In the seven studies, researchers at the Crick and UCL followed 421 of the 842 TRACERx patients with non-small cell lung cancer (NSCLC) – the most common type of lung cancer – from when they were diagnosed to monitor how their tumours changed over time. Across the papers the researchers made a number of findings, including that tumours can be made up of many different populations of cancer cells which carry sets of genes that are constantly changing. The more diverse these tumours are, the more likely the patient’s cancer will return within one year of treatment.

They also found that some patterns of DNA changes in a patient’s tumour indicate what their cancer might do next. These patterns could indicate to doctors which parts of a tumour might grow and spread to other parts of the body in the future. Blood tests could be used to monitor these changes to tumour DNA in real time, helping doctors pick up on early signs that cancer is returning or not responding, researchers say.

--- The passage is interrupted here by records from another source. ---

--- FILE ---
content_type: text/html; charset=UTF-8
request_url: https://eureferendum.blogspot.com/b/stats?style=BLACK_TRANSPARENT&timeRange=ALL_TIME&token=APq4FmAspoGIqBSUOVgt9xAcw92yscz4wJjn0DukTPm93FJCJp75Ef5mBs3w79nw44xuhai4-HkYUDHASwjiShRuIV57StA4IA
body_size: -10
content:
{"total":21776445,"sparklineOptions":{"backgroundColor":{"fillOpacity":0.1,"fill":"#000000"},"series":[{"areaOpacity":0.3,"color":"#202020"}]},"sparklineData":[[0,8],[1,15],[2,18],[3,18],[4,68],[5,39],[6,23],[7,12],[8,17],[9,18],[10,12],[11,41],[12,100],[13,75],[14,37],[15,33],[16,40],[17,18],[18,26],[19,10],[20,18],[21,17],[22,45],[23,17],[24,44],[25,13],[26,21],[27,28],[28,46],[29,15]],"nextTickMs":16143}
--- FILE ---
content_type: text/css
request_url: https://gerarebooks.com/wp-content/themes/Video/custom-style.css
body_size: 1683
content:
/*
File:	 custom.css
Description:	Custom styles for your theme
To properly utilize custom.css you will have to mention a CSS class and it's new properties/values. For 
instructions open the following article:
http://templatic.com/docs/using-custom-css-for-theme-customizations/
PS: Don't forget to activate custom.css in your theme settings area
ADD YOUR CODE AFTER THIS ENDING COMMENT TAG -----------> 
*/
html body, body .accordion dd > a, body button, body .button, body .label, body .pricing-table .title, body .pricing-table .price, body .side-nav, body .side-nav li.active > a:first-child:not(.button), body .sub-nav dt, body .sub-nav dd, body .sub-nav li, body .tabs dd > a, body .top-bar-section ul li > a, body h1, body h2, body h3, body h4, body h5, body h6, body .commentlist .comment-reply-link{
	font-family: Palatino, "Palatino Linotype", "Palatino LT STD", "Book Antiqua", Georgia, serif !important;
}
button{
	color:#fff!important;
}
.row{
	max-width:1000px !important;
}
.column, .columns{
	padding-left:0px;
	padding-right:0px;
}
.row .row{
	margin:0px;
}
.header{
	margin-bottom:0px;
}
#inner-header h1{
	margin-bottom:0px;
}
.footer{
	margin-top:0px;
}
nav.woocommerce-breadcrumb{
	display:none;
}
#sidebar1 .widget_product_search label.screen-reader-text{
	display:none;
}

The scientists also investigated whether they could track changes in the tumour and features of its genetic diversity without the need for surgery or biopsies. By analysing DNA released into the bloodstream from tumour cells, known as circulating tumour DNA (ctDNA), they found that the presence of ctDNA in the blood before or after surgery suggested the patient’s cancer was highly likely to return in the future.

Further, the researchers also found that microscopic patterns created by the arrangement of tumour cells are linked with the risk of cancer returning.

Executive director of research at Cancer Research UK, Dr Iain Foulkes, said: “A blood test that reads ctDNA could let doctors track someone’s cancer in real time, allowing them to personalise treatments to that patient. Currently, the best option we have to monitor a patient’s tumour is to extract tissue either through a biopsy or during surgery.

"Both are invasive and time-consuming options which give us a limited snapshot of how that tumour is behaving at a given point in time. Analysis of ctDNA would give us a fuller picture of how the tumour is changing over the course of the patient’s disease using minimally invasive blood tests. It would allow doctors to treat people more proactively, taking swift action to change a treatment plan that’s not working."